Reputation: 35
I would like to calculate the median line by line in a dataframe of more than 500,000 rows. For the moment I'm using np.median
because numpy is optimized to run on a single core. It's still very slow and I'd like to find a way to parallel the calculation
Specifically, I have N
tables of size 13 x 500,000
and for each table I want to add the columns Q1, Q3 and median so that for each row the median column contains the median of the row. So I have to calculate N * 500,000
median values.
I tried with numexpr
but it doesn't seem possible.
EDIT : In fact I also need Q1 and Q3 so I can't use the statistics module which doesn't allow to calculate quartiles. Here is how I calculate the median for the moment
q = np.transpose(np.percentile(data[row_array], [25,50,75], axis = 1))
data['Q1_' + family] = q[:,0]
data['MEDIAN_' + family] = q[:,1]
data['Q3_' + family] = q[:,2]
EDIT 2 I solved my problem by using the median of median algorithm as proposed below
Upvotes: 2
Views: 3705
Reputation: 2028
If a (close) approximation of the median is OK for your purposes, you should consider computing a median of medians, which is a divide and conquer strategy that can be executed in parallel. In principle, MoM has O(n)

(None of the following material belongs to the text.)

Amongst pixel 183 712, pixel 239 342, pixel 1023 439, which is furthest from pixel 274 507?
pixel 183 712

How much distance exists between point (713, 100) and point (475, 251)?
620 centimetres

complexity for serial execution, approaching O(1)
for parallel execution on massively parallel systems.
See this Wiki entry for a description and pseudo-code. See also this question on Stack Overflow and discussion of the code, and this ArXiv paper for a GPU implementation.
Upvotes: 3
Reputation: 6483
From what I understood you want to compute the quantiles row by row.

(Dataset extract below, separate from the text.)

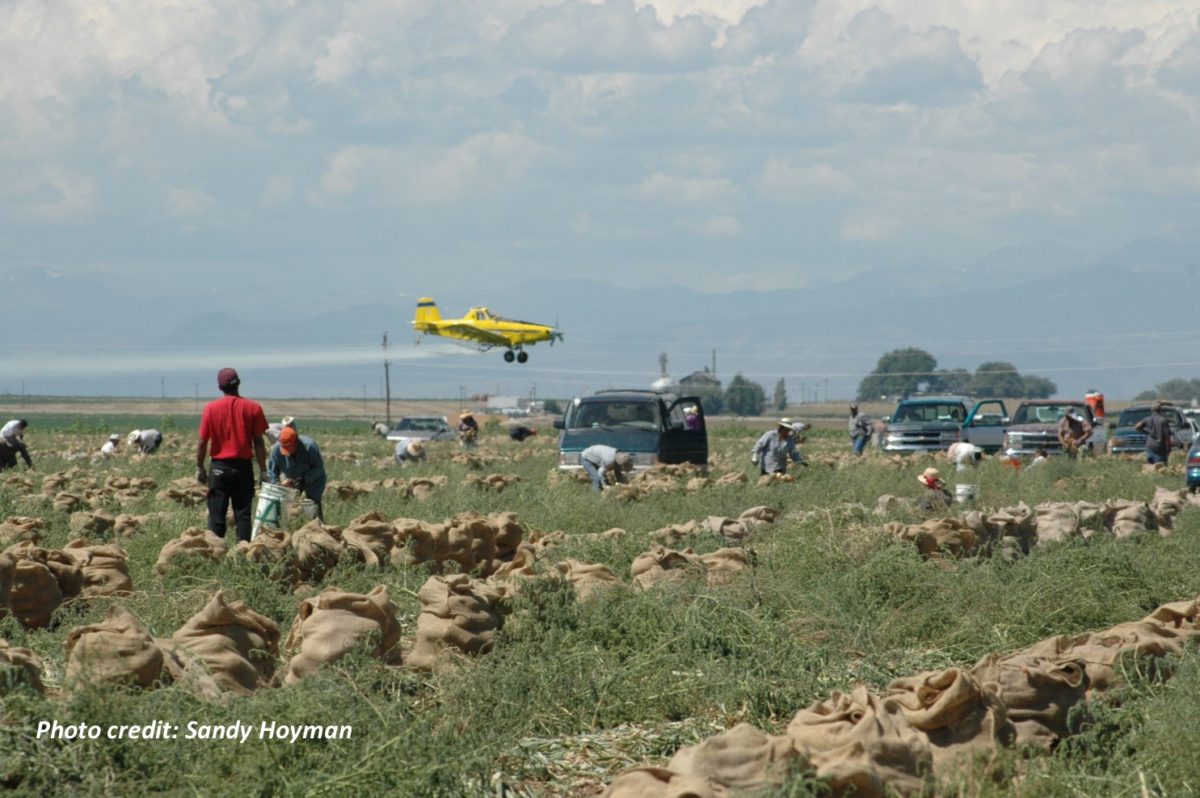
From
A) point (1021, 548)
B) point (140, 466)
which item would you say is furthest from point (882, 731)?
point (140, 466)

You can simply transpose your dataframe and then apply pandas.DataFrame.quantile
Not sure this is optimal thou.
q=data.quantile([0.25,0.50,0.75],axis=0)
if you have IPython active you can use the line magic: %time
before the line to check the run time.
%time
q=data.quantile([0.25,0.50,0.75],axis=0)
This returns: Wall time: 0 ns
to me.
Upvotes: 0
Reputation: 9536
Courtesy of @dahhiya_boy
You can use median()
from the statistics
module
import statistics
statistics.median(items)
You can calculate Q1 by taking the median of median()
and min()
, and you can calculate Q3 by taking the median of median()
and max()
. If you find this messy, just define a quartile_median()
function that returns Q1,Q2,Q3
Upvotes: 1